─── DATA SECTION ───

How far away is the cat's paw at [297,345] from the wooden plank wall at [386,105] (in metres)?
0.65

───
─── DATA SECTION ───

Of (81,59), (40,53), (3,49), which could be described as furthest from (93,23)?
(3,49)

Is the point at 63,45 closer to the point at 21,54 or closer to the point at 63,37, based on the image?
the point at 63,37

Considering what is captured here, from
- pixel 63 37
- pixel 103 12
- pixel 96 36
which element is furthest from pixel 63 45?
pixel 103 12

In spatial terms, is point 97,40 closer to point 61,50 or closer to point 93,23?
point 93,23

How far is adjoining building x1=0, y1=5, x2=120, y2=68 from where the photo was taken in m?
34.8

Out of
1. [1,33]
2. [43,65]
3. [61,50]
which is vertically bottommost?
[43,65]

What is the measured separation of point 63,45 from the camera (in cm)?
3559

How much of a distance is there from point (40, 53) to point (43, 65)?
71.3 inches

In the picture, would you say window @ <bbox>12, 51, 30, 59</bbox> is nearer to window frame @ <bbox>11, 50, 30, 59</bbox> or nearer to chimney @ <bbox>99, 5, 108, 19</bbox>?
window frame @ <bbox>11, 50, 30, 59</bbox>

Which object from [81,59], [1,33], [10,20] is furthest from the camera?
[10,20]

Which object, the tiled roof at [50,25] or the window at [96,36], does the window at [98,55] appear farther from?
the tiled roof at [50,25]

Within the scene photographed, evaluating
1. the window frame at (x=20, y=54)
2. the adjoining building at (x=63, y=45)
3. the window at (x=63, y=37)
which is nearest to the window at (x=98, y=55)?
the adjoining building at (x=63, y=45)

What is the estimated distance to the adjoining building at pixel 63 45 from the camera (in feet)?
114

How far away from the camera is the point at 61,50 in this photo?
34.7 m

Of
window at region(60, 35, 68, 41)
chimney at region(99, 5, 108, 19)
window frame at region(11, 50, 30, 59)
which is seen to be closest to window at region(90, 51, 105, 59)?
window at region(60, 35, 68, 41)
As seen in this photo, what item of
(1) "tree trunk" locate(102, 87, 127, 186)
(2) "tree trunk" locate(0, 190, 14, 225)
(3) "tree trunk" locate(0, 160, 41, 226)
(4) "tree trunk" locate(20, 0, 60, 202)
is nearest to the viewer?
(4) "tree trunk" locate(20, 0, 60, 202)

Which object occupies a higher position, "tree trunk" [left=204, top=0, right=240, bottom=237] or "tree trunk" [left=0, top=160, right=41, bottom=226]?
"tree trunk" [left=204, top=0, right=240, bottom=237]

───

=== WRITTEN TASK ===
How many lines of the records above contain the string "distance"? Case counts, so match uppercase and lowercase exactly, and give only the number.

=== FINISHED TASK ===
2